Seven pregnancies in ten years. Is that okay as far as a woman’s mental, physical and psychological health is concerned? Or is it too much?
I entered into all seven of those pregnancies with an open heart and felt grateful for the caring man I chose to share my life with and to be the father of my children. However, that still does not answer the question about the effect of seven pregnancies in ten years. The question was a struggle for my generation. It is less of a struggle for younger women. When I was a child, we were taught to obey. Women of today are taught to ask questions.
Most women in contemporary American culture choose birth control to plan the number and space between their pregnancies. Studies show that Catholic women make this decision at a higher percentage than the average American woman. Therefore, the question is not “Do Catholic women use birth control?” the question is why has the hierarchy of the American Catholic Church made our questions, concerns and general health, Invisible?

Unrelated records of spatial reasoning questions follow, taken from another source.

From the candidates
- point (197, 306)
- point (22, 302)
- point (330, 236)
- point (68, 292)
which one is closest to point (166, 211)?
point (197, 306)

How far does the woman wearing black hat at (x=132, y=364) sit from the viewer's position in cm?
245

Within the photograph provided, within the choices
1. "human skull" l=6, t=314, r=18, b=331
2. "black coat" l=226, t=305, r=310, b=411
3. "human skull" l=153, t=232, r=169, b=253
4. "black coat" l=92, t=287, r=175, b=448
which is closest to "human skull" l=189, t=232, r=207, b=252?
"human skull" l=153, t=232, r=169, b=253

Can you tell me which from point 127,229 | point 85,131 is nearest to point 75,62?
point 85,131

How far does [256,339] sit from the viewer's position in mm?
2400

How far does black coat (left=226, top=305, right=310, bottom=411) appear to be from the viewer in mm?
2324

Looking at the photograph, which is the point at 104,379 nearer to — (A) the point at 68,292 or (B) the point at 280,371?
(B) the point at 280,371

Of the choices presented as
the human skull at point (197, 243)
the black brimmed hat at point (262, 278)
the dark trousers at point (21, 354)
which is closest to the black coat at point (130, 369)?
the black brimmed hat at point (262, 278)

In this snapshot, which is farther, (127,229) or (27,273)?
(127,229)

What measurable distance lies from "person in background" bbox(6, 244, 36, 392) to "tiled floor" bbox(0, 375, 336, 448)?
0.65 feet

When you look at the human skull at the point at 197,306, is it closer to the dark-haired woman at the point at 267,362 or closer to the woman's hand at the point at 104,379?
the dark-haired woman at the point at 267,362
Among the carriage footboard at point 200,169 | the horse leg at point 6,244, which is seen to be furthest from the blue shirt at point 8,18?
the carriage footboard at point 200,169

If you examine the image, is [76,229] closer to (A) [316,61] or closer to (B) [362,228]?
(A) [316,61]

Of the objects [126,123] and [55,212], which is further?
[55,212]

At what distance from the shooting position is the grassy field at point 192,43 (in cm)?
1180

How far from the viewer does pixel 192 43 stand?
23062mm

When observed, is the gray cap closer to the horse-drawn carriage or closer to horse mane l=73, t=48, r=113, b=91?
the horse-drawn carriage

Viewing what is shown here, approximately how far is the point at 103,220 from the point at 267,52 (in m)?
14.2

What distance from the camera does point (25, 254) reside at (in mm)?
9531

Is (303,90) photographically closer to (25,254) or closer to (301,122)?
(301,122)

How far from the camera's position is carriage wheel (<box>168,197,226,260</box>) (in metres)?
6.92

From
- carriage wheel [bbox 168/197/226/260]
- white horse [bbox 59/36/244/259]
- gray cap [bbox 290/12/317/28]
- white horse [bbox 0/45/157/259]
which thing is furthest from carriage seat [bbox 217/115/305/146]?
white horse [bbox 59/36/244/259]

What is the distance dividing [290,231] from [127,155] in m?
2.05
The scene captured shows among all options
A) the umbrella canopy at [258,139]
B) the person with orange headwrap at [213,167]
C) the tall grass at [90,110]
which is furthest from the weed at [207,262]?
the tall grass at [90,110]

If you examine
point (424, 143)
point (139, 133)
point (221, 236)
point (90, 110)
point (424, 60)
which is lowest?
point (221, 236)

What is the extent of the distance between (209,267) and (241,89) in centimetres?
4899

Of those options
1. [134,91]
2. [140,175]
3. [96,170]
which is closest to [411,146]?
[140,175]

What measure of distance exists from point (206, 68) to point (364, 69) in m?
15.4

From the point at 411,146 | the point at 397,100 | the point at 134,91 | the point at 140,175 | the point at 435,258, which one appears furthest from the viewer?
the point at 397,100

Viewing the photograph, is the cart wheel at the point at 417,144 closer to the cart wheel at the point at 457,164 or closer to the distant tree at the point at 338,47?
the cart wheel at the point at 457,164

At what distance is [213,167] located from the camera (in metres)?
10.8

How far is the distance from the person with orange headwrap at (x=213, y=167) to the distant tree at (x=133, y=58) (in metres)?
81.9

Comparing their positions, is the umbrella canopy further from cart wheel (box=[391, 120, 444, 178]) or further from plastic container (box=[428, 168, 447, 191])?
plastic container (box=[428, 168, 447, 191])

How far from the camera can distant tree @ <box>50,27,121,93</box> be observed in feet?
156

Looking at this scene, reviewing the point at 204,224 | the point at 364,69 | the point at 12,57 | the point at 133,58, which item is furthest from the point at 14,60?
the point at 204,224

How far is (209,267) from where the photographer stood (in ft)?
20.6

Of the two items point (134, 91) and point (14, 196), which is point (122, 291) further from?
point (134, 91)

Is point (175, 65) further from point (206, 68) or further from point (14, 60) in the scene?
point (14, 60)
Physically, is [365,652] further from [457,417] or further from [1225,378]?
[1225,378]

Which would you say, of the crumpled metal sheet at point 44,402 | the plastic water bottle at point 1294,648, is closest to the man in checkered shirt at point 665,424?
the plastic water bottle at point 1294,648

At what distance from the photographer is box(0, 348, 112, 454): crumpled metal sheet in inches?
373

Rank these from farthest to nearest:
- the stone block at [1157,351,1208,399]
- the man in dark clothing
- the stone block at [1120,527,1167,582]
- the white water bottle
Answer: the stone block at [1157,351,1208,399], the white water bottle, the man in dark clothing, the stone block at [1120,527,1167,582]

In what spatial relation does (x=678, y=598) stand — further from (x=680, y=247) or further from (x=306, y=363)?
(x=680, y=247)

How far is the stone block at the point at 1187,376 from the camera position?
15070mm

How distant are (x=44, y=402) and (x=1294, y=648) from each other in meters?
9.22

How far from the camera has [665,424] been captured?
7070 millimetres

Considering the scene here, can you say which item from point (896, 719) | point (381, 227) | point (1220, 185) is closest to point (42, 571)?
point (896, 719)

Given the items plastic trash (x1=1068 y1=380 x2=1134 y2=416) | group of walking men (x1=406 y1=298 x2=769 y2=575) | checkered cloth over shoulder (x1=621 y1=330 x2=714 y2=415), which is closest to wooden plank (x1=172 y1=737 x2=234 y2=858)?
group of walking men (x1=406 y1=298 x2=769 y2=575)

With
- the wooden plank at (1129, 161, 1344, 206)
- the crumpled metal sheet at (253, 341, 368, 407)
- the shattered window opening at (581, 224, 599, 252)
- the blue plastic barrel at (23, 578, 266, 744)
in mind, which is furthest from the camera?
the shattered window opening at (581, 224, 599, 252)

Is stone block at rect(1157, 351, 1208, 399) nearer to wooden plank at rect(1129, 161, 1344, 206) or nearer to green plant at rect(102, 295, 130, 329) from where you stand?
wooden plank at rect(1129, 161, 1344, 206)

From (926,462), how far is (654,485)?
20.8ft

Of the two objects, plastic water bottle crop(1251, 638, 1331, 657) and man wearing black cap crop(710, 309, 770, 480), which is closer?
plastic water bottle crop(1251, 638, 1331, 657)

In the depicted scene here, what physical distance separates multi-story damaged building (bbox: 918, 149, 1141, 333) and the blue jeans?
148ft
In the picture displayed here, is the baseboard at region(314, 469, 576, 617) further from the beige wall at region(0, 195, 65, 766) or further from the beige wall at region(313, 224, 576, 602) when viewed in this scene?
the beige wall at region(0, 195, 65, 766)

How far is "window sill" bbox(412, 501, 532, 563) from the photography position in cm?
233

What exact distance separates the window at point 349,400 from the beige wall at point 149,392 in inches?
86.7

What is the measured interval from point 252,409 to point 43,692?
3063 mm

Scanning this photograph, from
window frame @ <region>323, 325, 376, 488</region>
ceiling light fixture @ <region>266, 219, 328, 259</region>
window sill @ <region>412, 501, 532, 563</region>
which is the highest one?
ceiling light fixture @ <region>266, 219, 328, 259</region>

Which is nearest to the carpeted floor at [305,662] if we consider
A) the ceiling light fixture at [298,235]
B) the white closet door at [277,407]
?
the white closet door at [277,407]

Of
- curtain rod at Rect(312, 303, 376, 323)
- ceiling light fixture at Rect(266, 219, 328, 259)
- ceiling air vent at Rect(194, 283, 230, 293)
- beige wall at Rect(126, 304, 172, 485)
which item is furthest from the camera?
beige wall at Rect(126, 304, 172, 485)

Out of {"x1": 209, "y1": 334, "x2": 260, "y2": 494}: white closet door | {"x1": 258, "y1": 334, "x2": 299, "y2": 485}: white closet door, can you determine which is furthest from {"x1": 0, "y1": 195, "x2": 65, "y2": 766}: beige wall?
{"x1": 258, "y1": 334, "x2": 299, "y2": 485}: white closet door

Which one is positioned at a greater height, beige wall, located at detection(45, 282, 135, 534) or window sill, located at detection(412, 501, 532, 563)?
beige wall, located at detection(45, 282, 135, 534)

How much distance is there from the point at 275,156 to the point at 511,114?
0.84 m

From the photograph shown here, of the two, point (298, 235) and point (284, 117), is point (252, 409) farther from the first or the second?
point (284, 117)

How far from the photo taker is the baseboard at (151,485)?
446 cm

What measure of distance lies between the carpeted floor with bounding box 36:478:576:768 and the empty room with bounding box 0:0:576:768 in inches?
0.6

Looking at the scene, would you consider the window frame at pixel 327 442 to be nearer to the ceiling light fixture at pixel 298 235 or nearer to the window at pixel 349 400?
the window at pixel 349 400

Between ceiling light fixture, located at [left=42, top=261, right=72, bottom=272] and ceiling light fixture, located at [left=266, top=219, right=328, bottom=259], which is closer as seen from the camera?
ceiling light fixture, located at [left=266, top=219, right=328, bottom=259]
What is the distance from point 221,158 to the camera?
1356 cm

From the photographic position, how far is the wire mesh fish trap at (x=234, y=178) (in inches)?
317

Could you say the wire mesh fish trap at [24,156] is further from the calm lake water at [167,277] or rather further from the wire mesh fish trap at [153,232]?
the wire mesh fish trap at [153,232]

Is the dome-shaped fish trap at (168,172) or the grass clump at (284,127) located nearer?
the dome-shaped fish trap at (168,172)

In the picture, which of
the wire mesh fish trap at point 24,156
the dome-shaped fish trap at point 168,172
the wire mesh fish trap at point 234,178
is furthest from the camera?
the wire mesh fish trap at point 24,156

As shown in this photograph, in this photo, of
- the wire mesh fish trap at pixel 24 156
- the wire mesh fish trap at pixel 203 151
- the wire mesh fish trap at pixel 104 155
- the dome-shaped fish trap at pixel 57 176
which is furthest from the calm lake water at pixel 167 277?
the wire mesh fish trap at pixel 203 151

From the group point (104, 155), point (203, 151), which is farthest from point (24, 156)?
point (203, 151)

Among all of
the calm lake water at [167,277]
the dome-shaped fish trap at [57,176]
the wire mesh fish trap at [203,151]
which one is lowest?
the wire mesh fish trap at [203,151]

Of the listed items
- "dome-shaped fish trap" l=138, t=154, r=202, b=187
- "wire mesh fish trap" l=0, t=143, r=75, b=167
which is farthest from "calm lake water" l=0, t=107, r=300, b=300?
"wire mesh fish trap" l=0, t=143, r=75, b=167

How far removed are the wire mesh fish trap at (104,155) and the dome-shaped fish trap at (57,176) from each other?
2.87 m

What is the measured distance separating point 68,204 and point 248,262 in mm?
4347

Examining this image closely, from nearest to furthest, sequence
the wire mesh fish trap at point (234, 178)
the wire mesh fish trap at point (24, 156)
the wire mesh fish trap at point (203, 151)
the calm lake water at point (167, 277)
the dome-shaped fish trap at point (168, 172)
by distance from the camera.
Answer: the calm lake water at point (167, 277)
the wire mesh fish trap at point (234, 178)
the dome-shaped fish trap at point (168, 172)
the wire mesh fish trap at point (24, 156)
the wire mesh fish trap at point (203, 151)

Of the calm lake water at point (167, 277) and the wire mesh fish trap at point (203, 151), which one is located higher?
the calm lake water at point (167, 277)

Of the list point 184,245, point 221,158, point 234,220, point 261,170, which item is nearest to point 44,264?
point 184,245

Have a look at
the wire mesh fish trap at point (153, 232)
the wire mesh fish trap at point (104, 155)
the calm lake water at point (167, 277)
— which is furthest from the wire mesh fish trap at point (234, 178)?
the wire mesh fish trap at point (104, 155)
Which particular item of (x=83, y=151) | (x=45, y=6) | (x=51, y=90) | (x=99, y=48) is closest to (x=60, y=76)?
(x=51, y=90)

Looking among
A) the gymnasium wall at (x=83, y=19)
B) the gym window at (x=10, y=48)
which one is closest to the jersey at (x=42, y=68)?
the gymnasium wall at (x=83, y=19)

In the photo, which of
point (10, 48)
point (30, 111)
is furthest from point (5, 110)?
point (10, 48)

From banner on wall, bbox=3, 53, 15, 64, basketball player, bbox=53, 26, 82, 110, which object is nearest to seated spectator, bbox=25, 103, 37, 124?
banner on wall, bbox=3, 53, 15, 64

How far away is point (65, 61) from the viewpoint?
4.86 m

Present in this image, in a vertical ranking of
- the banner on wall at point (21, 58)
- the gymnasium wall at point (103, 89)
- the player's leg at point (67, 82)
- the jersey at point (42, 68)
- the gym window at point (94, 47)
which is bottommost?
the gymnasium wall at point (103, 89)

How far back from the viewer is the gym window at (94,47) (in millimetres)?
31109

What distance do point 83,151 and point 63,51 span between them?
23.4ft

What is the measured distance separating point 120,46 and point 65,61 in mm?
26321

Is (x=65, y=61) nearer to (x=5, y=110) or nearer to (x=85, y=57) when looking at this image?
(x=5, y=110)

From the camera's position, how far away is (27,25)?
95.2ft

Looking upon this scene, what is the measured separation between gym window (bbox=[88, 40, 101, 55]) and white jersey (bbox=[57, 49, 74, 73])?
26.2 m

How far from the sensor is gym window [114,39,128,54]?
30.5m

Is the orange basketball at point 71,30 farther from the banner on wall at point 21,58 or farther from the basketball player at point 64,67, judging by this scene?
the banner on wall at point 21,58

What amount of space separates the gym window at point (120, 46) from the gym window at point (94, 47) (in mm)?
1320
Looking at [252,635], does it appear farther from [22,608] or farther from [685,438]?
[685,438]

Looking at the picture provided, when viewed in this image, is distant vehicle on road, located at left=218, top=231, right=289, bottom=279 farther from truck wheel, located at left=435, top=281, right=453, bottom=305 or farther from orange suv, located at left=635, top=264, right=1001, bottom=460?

Why Invisible? Because that’s the best word to use when someone looks at you and does not ask: How are you? Who are you? Where are you? And when all the questions are being asked only by men, who have no idea what it is like to be a woman, how can there be any understanding or sensitivity. If there is no input from women on issues that concern women, then how valuable is the input?
When I was three weeks pregnant and contracted German Measles, which is known to cause birth defects at a high rate when the virus settles on the developing eyes, ears and heart, I was offered a legal abortion. I said “No.”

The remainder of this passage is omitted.